Sebelumnya, saksi bersama tim TGA telah dipanggil untuk terlibat dalam rekonstruksi, namun tempatnya ada di Surabaya. Tim TGA menolak hal itu karena tidak sesuai dengan lokasi TKP. Sementara proses rekonstruksi di sana nyatanya tetap dilanjutkan.
”Sejak awal kami ingin rekonstruksi dilakukan di lokasi TKP. Kami sudah keberatan untuk datang ke sana. Tapi rekonstruksi tetap berjalan. Dan hasilnya para tersangka tidak mengakui ada gas air mata ditembakkan ke arah tribun,” beber Anjar.
Artinya, berkas perkara yang dibuat tidak memenuhi prosedur sebagaimana yang diatur. Ketidakhadiran Aremania dalam proses rekonstruksi itu praktis memunculkan keterangan sepihak.
Padahal, fakta di lapangan, dari para saksi suporter hingga video yang beredar sudah menggambarkan secara gamblang apa yang terjadi di Stadion. ‘
‘Kami minta Kejati Jatim untuk juga berperan mengungkap fakta yang sebenarnya terjadi,” desaknya.
Poin kedua, Aremania menuntut penyidik Polda Jatim untuk melakukan pemeriksaan konfrontasi terhadap para saksi. Ini mengingat banyak motif dan keterangan berbeda dari saksi yang ditunjuk pihak kepolisian dan saksi dari Aremania yang didampingi TGA. Perbedaan kesaksian ini sangat kentara dari hasil rekonstruksi versi Polda Jatim.
”Masih ada 14 hari dari Jaksa untuk mengembalikan tidaknya berkas perkara. Di waktu itu, harus ada dipertemukan para saksi (pemeriksaan konfrontasi) terkait kesaksian penembakan gas air mata di stadion,” jelasnya.

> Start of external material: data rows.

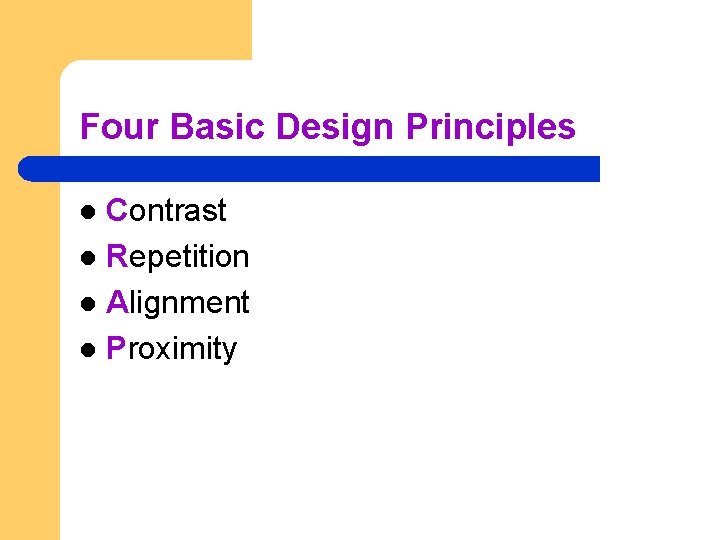 Four Basic Design Principles

- Contrast
- Repetition
- Alignment
- Proximity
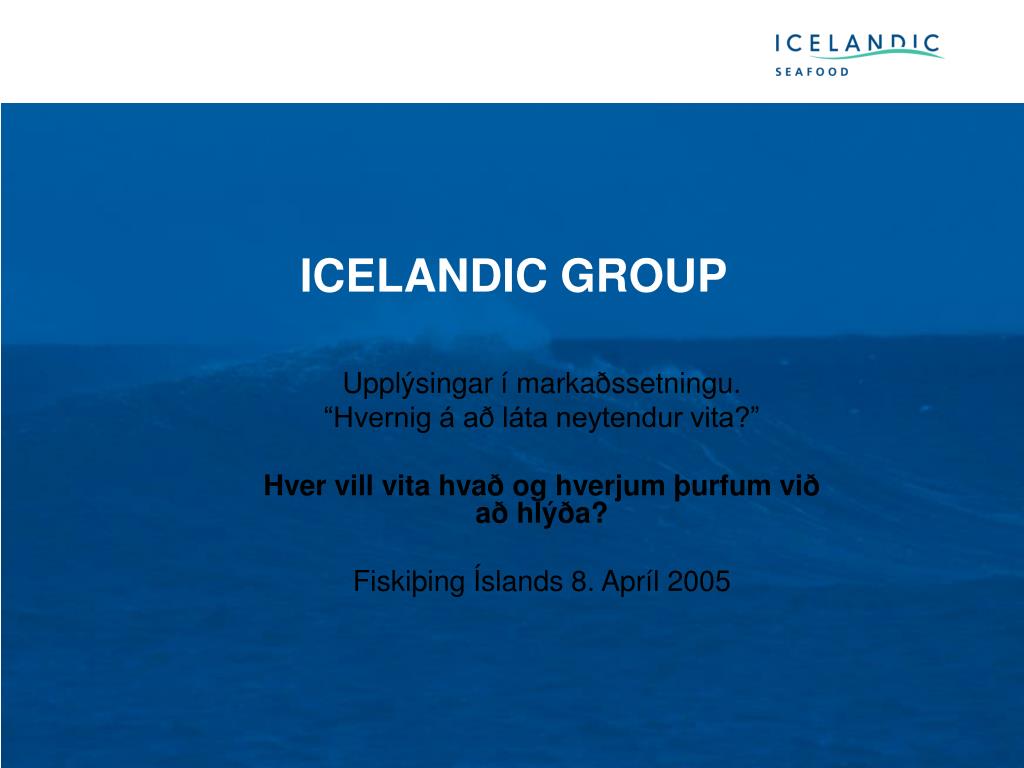 ICELANDIC
SEAFOOD

ICELANDIC GROUP

Upplýsingar í markaðssetningu.
“Hvernig á að láta neytendur vita?”

Hver vill vita hvað og hverjum þurfum við að hlýða?

Fiskiþing Íslands 8. Apríl 2005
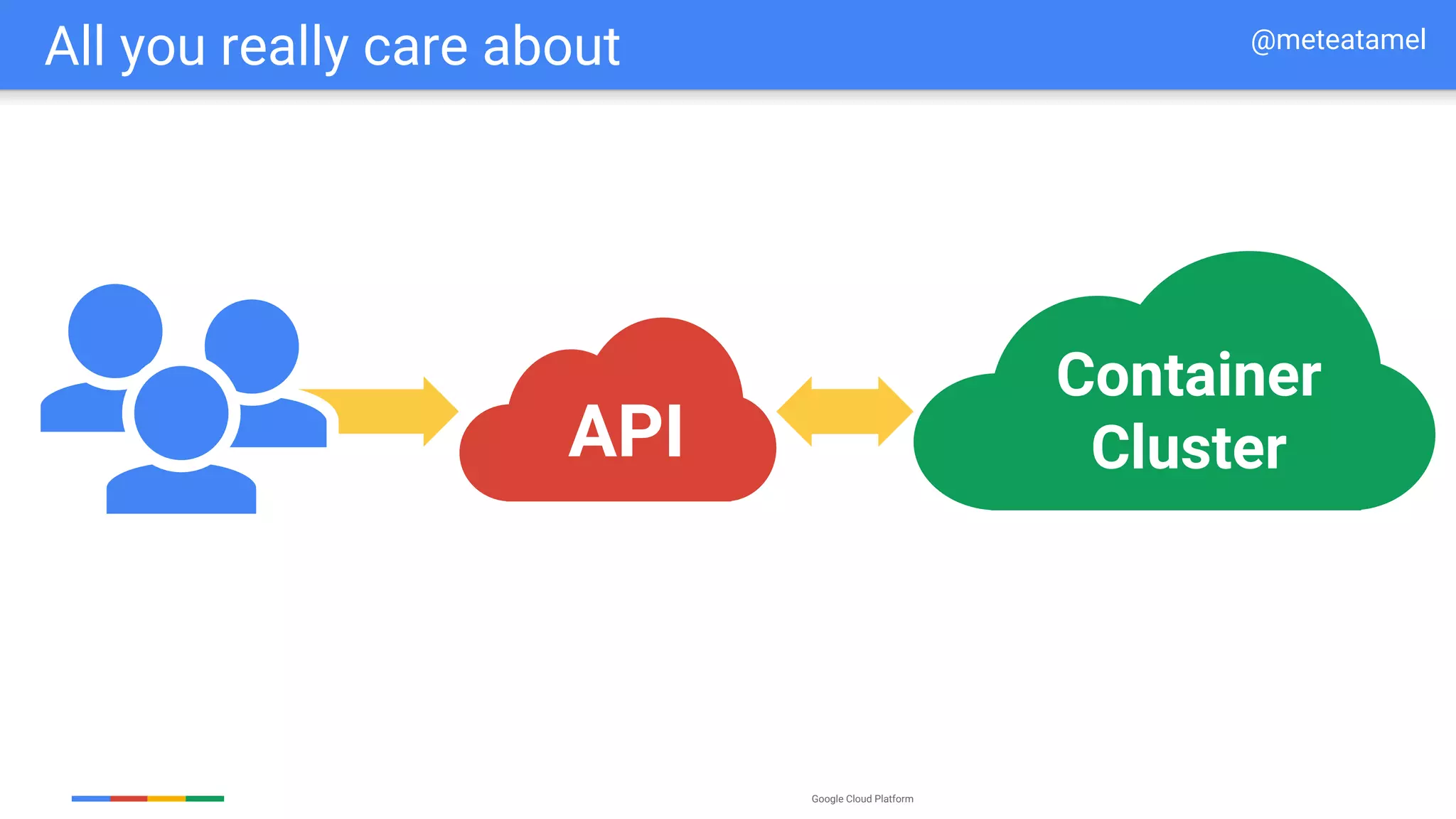 All you really care about

@meteatamel

API

Container Cluster

Google Cloud Platform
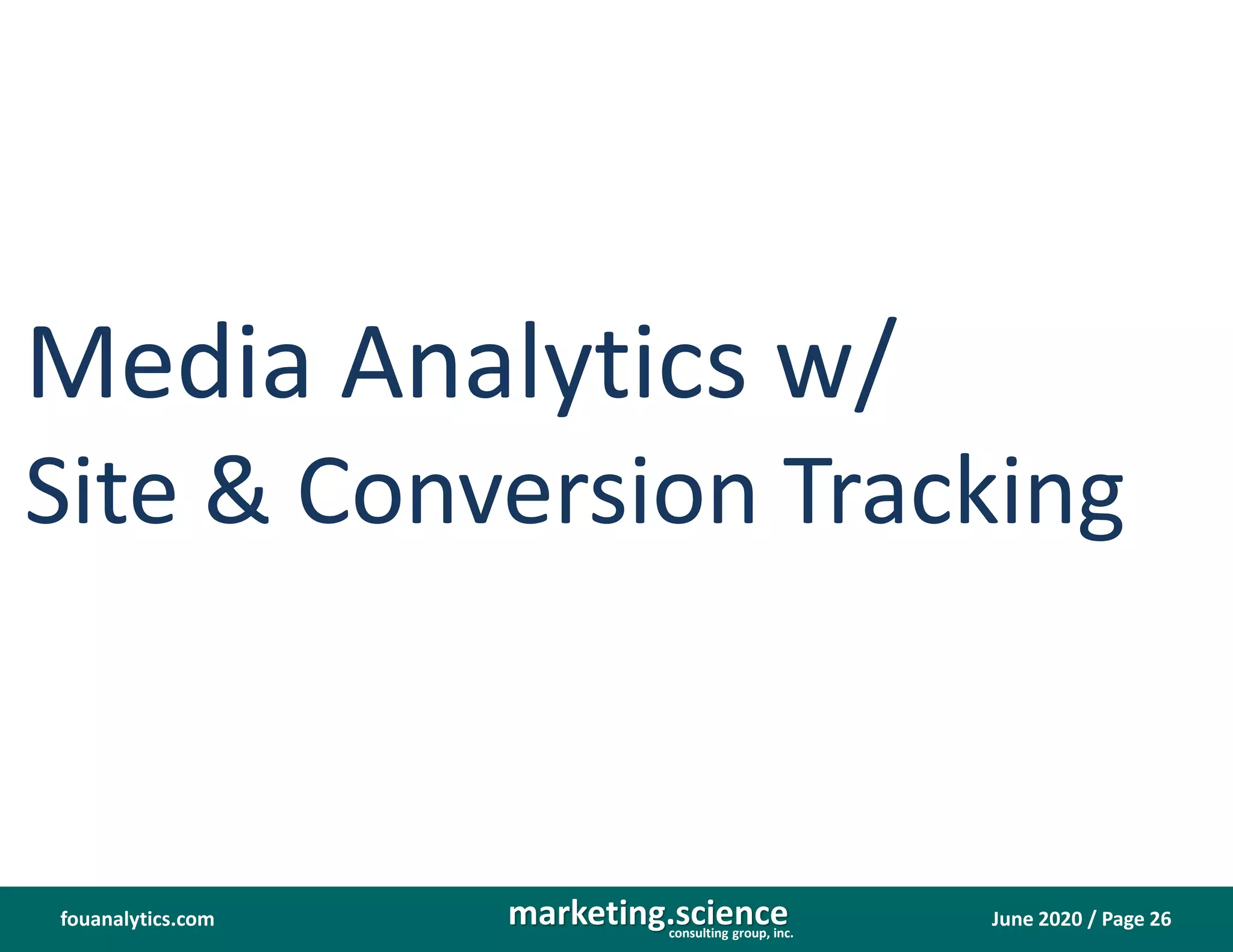 Media Analytics w/
Site & Conversion Tracking

fouanalytics.com

marketing.science
consulting group, inc.

June 2020 / Page 26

Poin ketiga, Polda Jatim juga harus melaksankan proses autopsi dan pemeriksaan luka atau visum et repretum sebagaimana diatur dalam Pasal 133 dan pasal 135 KUHP. Urgensinya jelas, bahwa korban Tragedi Kanjuruhan ini memiliki luka beragam.

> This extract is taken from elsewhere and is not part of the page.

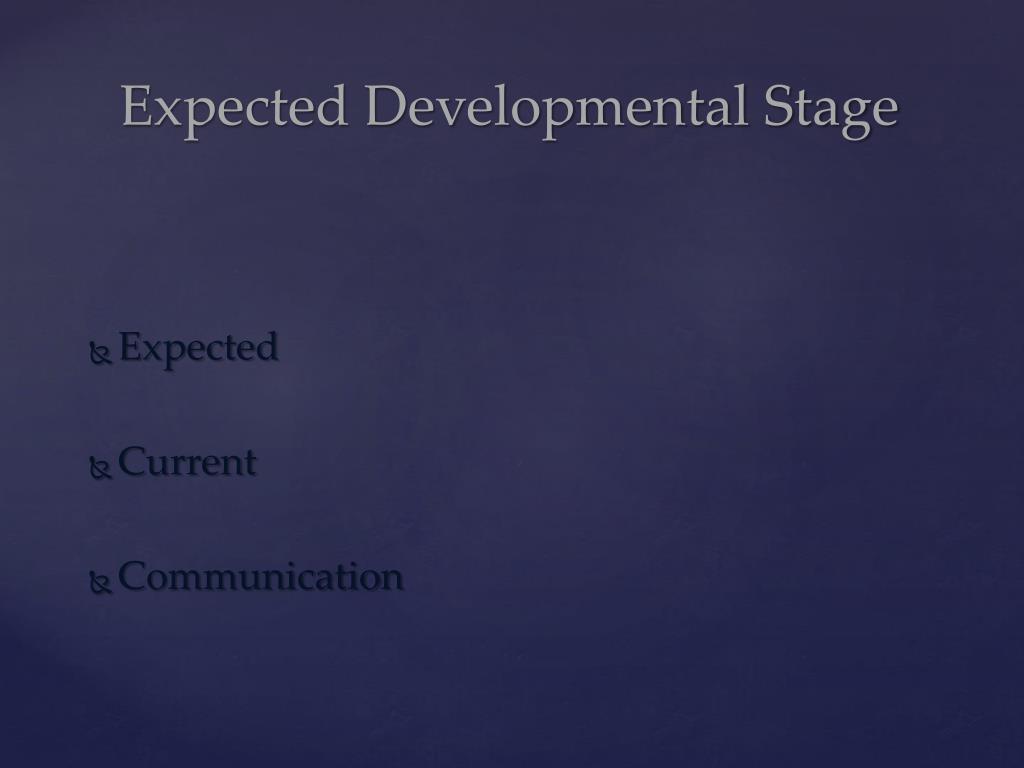 Expected Developmental Stage

Expected

Current

Communication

”Masing-masing kondisi ini harus diklasifikasi secara lengkap lewat otopsi maupun visum untuk mengetahui penyebabnya,” tegasnya.

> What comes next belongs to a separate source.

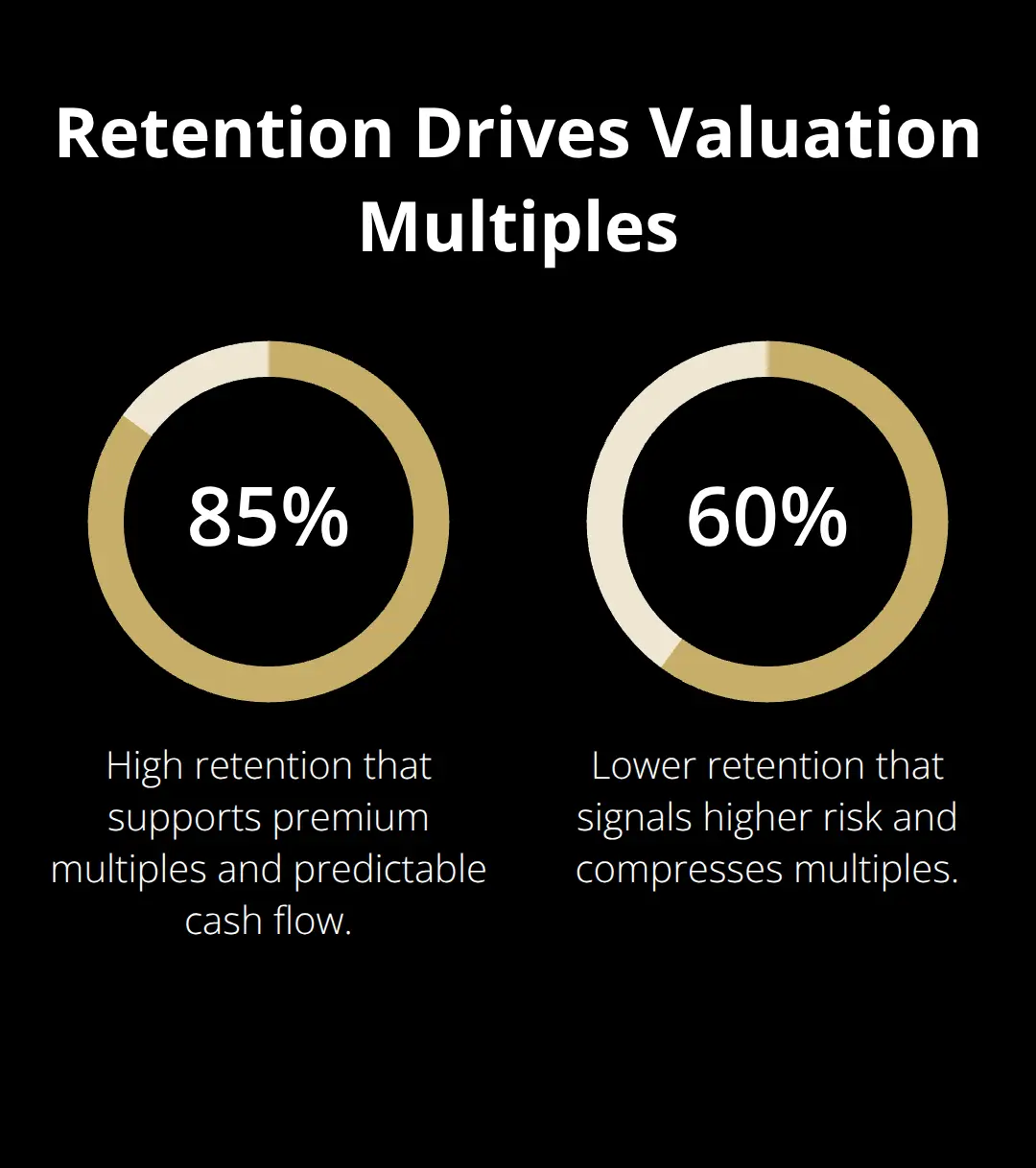 Retention Drives Valuation Multiples

85%

High retention that supports premium multiples and predictable cash flow.

60%

Lower retention that signals higher risk and compresses multiples.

Poin ke empat, Polda Jatim juga wajib mempedomani berbagai temuan fakta dan rekomendasi baik dari Tim Gabungan Independen Pencari Fakta (TGIPF) dan Komnas HAM. Kedua tim independen tersebut juga sudah mengungkapkan secara gamblang soal temuan-temuannya yang berbeda dari versi polisi.
“Fakta ini tidak boleh diabaikan. Dan juga agar materi-materi itu dimasukkan dalam P19 agar temuan temuan yang telah dilakukan dan dibentuk oleh presiden ini tidak sia sia,” ujarnya.
Poin terakhir, dalam waktu 14 hari ini Polda Jatim juga dituntut untuk menambahkan sejumlah pasal KUHP dalam berkas perkara. Yaitu Oasal 338 dan atau 340 KUHP (Pembunuhan dan Pembunuhan Berencana).
Dan atau 351 dan atau 354 KUHP dan atau Pasal 76 C Jo Pasal 80 UU No 35 tahun 2014 sebagaimana telah diubah terakhir dengan UU No 17 Tahun 2016 tentang perlindungan anak.
”Seperti kita tahu, dari 135 korban meninggal dan ratusan korban luka dalam Tragedi ini sebagian di antaranya anak di bawah umur,” beber Anjar.
Tak hanya itu, penyidik Polda Jatim juga diminta untuk menerapkan pasal 55 dan 56 KUHP agar dapat memunculkan tersangka lain pada peristiwa tragedi Kanjuruhan Malang. Ini mengingat kesaksian dari para saksi yang menyebut penembakan gas air mata lebih dari 6 orang hingga siapa pemberi instruksi penembakan tersebut.